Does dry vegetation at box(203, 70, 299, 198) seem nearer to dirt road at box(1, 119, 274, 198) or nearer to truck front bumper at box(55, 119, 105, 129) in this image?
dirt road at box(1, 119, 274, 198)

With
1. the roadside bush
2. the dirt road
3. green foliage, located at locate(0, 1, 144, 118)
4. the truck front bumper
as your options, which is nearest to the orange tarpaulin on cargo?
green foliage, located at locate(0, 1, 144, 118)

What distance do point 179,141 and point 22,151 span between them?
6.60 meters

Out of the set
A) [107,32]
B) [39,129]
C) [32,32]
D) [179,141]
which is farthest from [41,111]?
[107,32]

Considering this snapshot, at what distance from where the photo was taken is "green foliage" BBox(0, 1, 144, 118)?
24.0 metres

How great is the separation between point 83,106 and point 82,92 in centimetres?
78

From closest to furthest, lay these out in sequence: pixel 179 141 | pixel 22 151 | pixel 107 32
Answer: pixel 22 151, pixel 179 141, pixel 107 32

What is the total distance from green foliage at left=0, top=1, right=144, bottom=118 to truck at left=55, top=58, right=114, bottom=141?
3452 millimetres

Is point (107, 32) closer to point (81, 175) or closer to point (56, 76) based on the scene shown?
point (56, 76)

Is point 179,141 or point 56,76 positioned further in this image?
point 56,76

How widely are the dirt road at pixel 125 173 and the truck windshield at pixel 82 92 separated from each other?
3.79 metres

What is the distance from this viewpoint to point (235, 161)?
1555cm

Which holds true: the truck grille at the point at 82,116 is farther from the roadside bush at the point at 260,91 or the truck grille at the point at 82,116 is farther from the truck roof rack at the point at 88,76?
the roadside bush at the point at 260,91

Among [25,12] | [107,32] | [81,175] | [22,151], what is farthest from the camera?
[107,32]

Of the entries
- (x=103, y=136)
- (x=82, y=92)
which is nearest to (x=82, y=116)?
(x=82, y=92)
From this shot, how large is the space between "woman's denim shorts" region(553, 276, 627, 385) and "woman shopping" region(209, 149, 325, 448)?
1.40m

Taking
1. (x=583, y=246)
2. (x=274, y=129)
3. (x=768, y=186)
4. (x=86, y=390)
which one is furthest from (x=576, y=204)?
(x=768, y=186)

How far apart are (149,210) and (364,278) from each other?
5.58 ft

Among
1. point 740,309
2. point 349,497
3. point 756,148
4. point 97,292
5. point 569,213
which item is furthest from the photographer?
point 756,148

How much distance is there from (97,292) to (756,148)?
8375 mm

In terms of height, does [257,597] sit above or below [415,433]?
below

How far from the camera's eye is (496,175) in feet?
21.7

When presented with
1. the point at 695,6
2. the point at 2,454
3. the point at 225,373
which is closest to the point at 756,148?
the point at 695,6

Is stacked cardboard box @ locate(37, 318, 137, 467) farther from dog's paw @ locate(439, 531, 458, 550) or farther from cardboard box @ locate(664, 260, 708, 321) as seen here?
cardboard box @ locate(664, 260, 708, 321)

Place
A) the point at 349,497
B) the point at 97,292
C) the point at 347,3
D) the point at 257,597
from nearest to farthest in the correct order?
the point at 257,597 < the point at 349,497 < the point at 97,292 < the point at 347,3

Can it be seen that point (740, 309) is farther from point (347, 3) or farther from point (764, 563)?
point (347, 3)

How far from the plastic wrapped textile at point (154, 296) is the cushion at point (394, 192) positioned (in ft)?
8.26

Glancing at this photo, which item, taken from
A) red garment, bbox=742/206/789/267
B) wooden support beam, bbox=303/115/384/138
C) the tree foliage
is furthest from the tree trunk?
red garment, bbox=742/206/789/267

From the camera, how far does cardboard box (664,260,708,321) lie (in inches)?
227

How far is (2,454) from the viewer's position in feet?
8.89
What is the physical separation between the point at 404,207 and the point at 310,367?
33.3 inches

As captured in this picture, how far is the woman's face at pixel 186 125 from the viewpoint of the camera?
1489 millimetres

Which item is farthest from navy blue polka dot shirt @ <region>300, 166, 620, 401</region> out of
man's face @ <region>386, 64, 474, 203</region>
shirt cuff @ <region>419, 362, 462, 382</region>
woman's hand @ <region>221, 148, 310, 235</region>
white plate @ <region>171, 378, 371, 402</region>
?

★ ★ ★ ★ ★ ★ ★

How many lines in the material above contain the string "bumper"? Reply with the number alone.

2